The foregoing results for decreased k_cat of the various 170 loop mutants for substrate HPG as well as μPG activation prompted us to explore whether the physicochemically measurable affinity of these substrates with preformed activator complexes between HPG and wtSK, on the one hand, and HPG with various 170 loop mutants, on the other, were affected or not using the real-time surface plasmon resonance technique. For this purpose, varying concentrations of substrate HPG were “docked” onto the preformed binary complex of immobilized HPG, and wtSK/various 170 loop mutants on the sensor surface, as described earlier (10, 14). The preformed SK·HPG complex has been shown to be relatively refractory to ϵ-aminocaproic acid, whereas the binding of the activator complex with the substrate HPG is susceptible to inhibition in the low millimolar range of concentration (36). The results obtained for the interaction of substrate HPG and μPG are given in Table 3. It is evident from the data that the equilibrium dissociation constants (K_D) values for the ternary interaction of substrate HPG were closely similar to that observed earlier (14) in the case of ternary interaction of substrate HPG with native full-length SK (∼0.1 μm; see supplemental materials for binding sensorgrams).

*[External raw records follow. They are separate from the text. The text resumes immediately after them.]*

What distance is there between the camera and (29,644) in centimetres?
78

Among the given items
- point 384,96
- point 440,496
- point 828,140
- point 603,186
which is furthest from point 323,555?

It is notable that, despite their lowered catalytic properties, the association and dissociation rate constants for ternary interactions of the 170 loop mutants were found to be closely similar to those observed in the case of ternary interaction of substrate HPG with wtSK.

TABLE 3.

Association (k_on) and dissociation (k_off) rate constants and apparent equilibrium dissociation (K_D) constants for the interaction of substrate plasminogen and μPG with wtSK/SK loop mutants complexed with immobilized HPG by SPR

Kinetic constants for the interaction of substrate HPG and μPG with wtSK/loop mutants: HPG (binary complex) were determined by global fitting to a 1:1 binding model, using the BIAcore 3000 evaluation software as described under “Experimental Procedures.” A stable binary complex between wtSK/SK loop mutants and HPG immobilized onto the SA chip was first made, and the binding of varying concentrations of substrate HPG (0.05–1 μm), or substrate μPG (1–6 μm) was monitored (also see supplemental Figs. S2 and S3 for the sensorgrams).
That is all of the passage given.